> **Selected excerpt**
(begin)

3. Data Acquisition and Experimental Setup
The dynamic risk of highway traffic operation is influenced by various factors, including road alignment, weather, traffic flow operation, and driver behavior. These factors interact with each other and, together, affect the dynamic risk level of transportation operations. In practice, it is impossible to investigate and collect all factors separately. Given the difficulty in obtaining information related to immediate changes in weather, road alignment, and driver behavior, coupled with changes in traffic flow and accidents, it best represents the dynamic risk state of road traffic operations. This study focuses on collecting traffic flow data and accident information captured by microwave coils and videos for modeling and analysis of dynamic risk assessment in traffic operations. Accident data includes detailed information such as time, location, type, and cause. The traffic flow data includes parameters such as speed, flow, and occupancy rate for each 30 s detection cycle of dividing lanes.
To obtain an accurate analysis of the characteristics of dynamic risk changes in traffic operations and to explore the relationship between dynamic risk and traffic accidents, traffic flow and accident data must be screened and processed. Crash and traffic flow data derived from external factors such as weather, road alignment, and individual driver behavior were excluded from the data cases whenever possible. In addition, because the relationship between single-vehicle accidents and traffic operations is not strong at high service levels, accident samples were selected with a preference for multi-vehicle accidents occurring at higher traffic volumes (i.e., below the level of Service C according to the HCM2010 [
27]). To enhance data analysis accuracy and reliability, this study also conducted calibration and processing of traffic flow data. This involved identifying outliers using spatio-temporal graph methods and statistical techniques, while correcting outliers using linear interpolation and filtering. This enabled us to select detector data of better quality for traffic flow parameters such as time mean speed, coefficient of variation of speed, flow rate, and occupancy. Suitable cases for modeling and validation analysis of dynamic risk assessment for traffic operations could then be selected by matching detector data with accident data.
As previously mentioned, this study mainly leveraged traffic flow data and accident data to assess the dynamic risks of traffic operations. The studied road segment was the Beijing section of the Beijing–Harbin Expressway, which has a length of approximately 39.7 km. The study deployed 20 microwave detectors to detect traffic flow data in both directions and 16 video vehicle detectors to detect data in a single direction.
Given that traffic police tend to record only the cross-section stake information when noting accident locations, the traffic flow data of the respective cross-sections was chosen as the primary parameter for analyzing the relationship between traffic flow and accident generation. The following data conversion formulas for transforming divided-lane traffic flow data into cross-sectional traffic flow data were applied.
where
,
, and
are the traffic volume, occupancy, and speed of the divided lane, respectively, and
is the total number of lanes.

(end)

> **Exercises**
• A. List the factors that the highway traffic risk excerpt says influence the dynamic risk of highway traffic operation.
• B. Continue the highway traffic risk excerpt, starting after its last sentence.

> **Source material**
(begin)

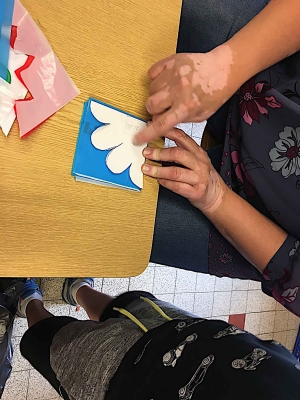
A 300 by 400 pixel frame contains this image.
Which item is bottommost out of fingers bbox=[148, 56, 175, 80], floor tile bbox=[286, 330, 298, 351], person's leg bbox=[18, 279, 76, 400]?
floor tile bbox=[286, 330, 298, 351]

(end)

> **Answers given**
• A. Road alignment, weather, traffic flow operation, and driver behavior.

• B.
For dynamic risk assessment, another important issue is identifying the right periods and intervals for data collection and modeling analysis. Referring to relevant literature, this study used traffic flow data for each traffic accident derived from the upstream detector section at every 10-min interval within a 30-min period prior to the accident’s occurrence. The study also used traffic flow data for the respective accident control groups. The selection criteria for the control group were as follows: (1) the control group’s date differs from the corresponding accident date; (2) the control group’s date coincides with the accident’s occurrence time; (3) the control group’s date matches the location of the accident; and (4) the control group’s date corresponds to a day when no accidents occurred at that location. In addition, to mitigate the potential impact of different traffic characteristics on weekends and weekdays on the risk assessment model, as the control group, this study independently chose traffic flow data from the same 30-min period of the upstream detector section on the seventh and 14th days prior to the accident. By aligning detector data with accident records, this study ultimately selected 123 samples with accident data and 246 samples from the control group without accident occurrences. The samples were used for dynamic analysis, modeling evaluation, and validation analysis. The collected traffic flow parameters are listed in
Table 1.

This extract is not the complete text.